One high-quality review of data from UK gender clinics sought to examine the merits of activist’s claims that restrictions on puberty-blocking drugs led to a rise in suicide by trans-identified patients The review found:

1.The data do not support the claim that there has been a large rise in suicide in young gender dysphoria patients at the Tavistock.
2.The way that this issue has been discussed on social media has been insensitive, distressing and dangerous, and goes against guidance on safe reporting of suicide.
3.The claims that have been placed in the public domain do not meet basic standards for statistical evidence.
4.There is a need to move away from the perception that puberty-blocking drugs are the main marker of non-judgemental acceptance in this area of health care.
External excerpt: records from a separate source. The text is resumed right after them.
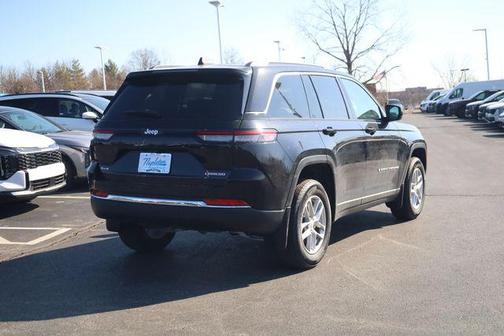 2026 Jeep Grand Cherokee Laredo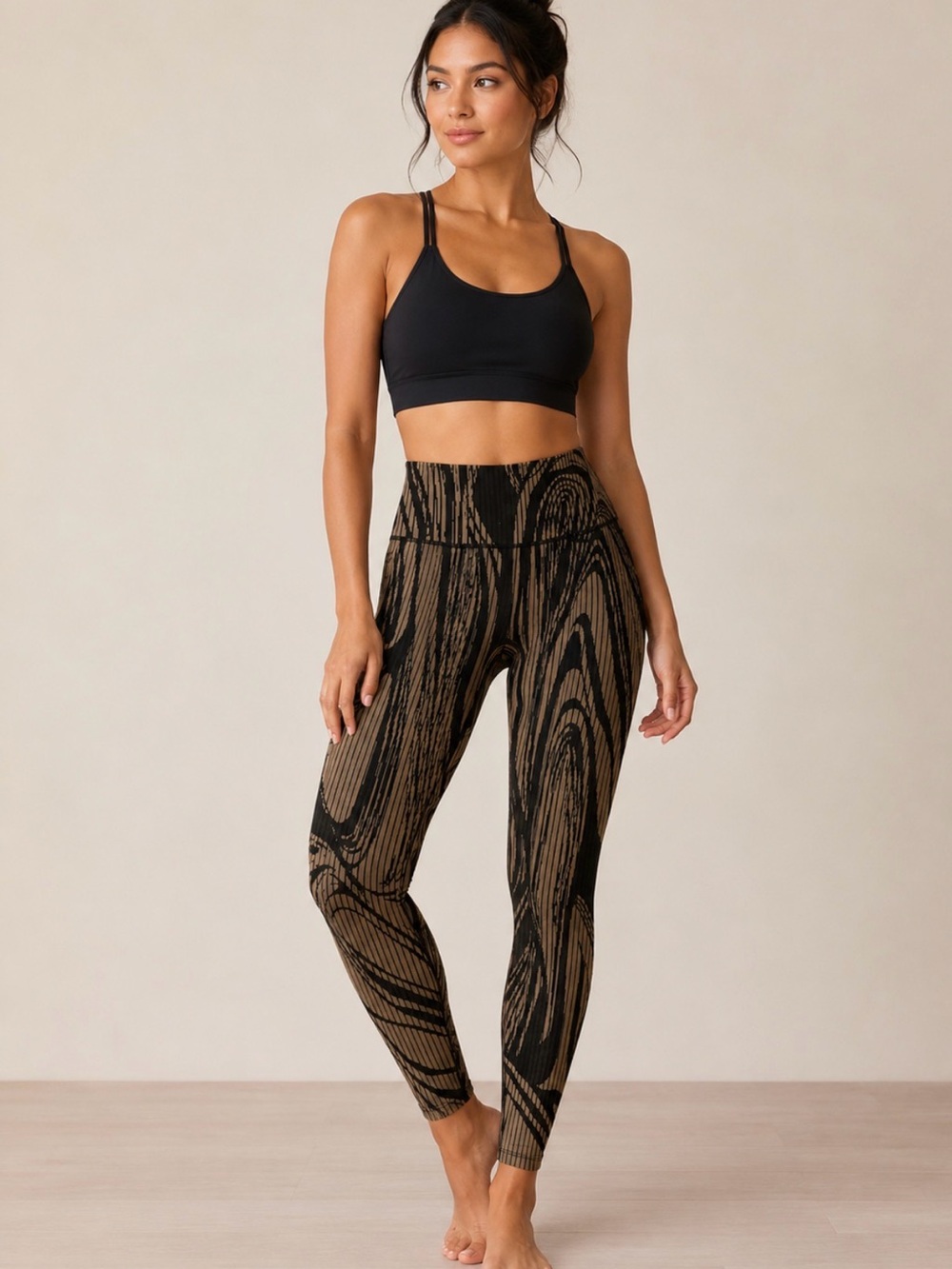 Sage Collective High-Rise Sculpting Leggings in Black & Brown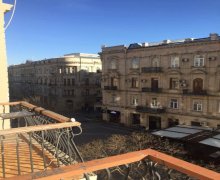 Kirayə (aylıq) Köhnə Tikili İçərişəhər m., Səbail r.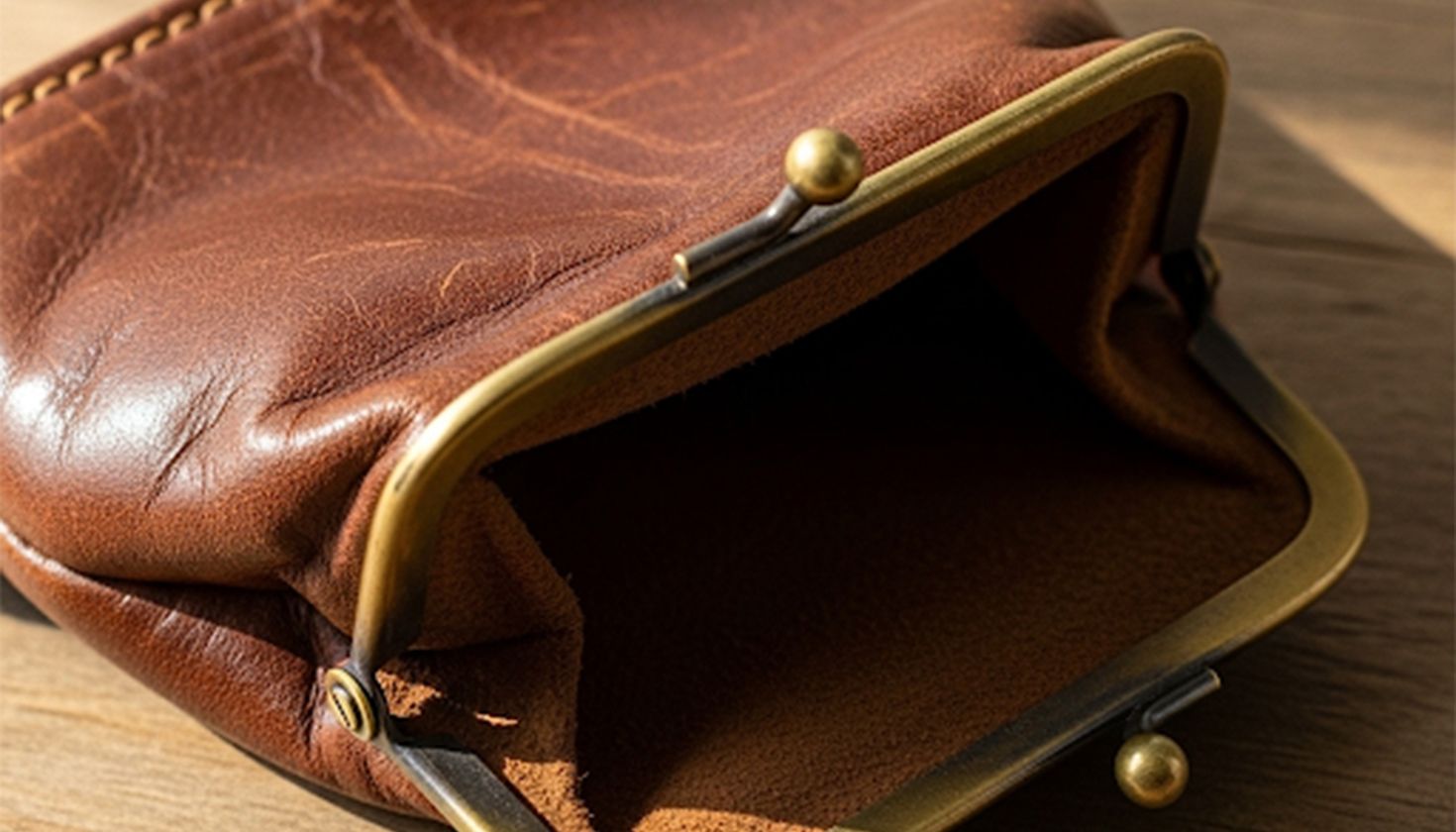 A la bolsa sin dinero llámola cuero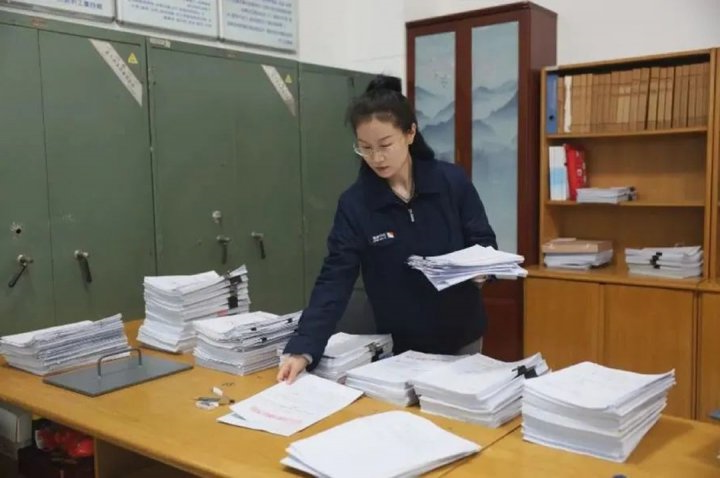 从“纸间”到“指尖”，运河煤矿档案管理工作“提档升级”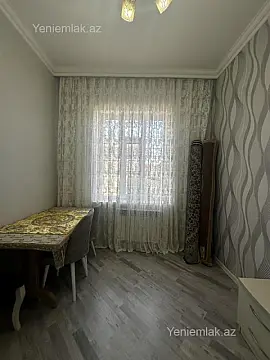 Satılır 5 otaqlı həyət evi 180 m²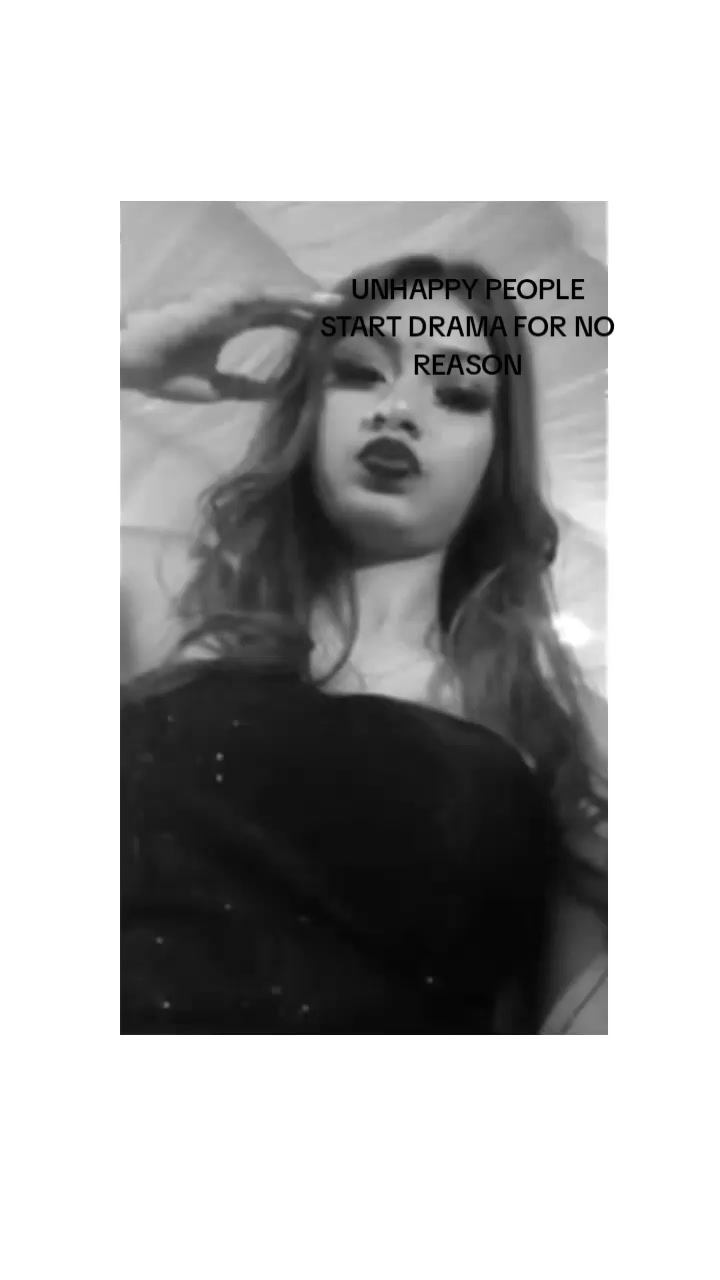 @🍸Riya 🦋🦋🦋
Complicating matters further are warnings that transition regret can also lead to self-harm or suicide:

“Of the dozen or so people I've known over the years who had SRS (sex reassignment surgery), I am the only one left alive. Once they finally stopped running from surgery fix to surgery fix, and finally confronted the uncomfortable truth about gender dysphoria, they choose to end their lives rather than live another day being trans.” - Rene Jax

NO PROFESSIONAL CONSENSUS

As with all aspects of gender-affirming care, there is no professional consensus on the issue of the risks of withholding treatment, and very little open debate.

In the comments section of a Royal Australian College of General Practitioner publication, several doctors have expressed their views on the issue, in plain language:

“One doesn't reduce the suicide rate by affirming delusions. This "timely treatment" - with testosterone - can have devastating  and lasting effects on vulnerable and confused youngsters who are being used as pawns and guinea pigs. (by those who morally posture to the absolute detriment of these tragic individuals. They need help, not hormones).  In the words and sentiments of Émile Zola:- J'accuse... “

Another says:

“At all times do no harm. This caution usually equates to time. When I had anorexia Nervosa, if my GP had said: you need to eat more for your health and exercise less, I would have felt more suicidal and depressed. If my GP had affirmed my desires to be skinnier and my truth that I was overweight, and told me I should skip more meals and exercise more to achieve my dreams, I would have been overjoyed and very very happy. I would have been affirmed and supported in my desires. I would have been so happy to be thinner. Absolutely happy.”

NEUTRALITY AND SAFE-REPORTING ON SUICIDE

Many are concerned that irresponsible or unsubstantiated claims about suicide go against safe-reporting practices and may negatively influence the behaviours of people already vulnerable to self-harm.

The sensitivities involved and the diverging views on this issue emphasise the need for high-quality, neutral advice that assists patients and families to interpret and evaluate different possibilities without unnecessary alarm.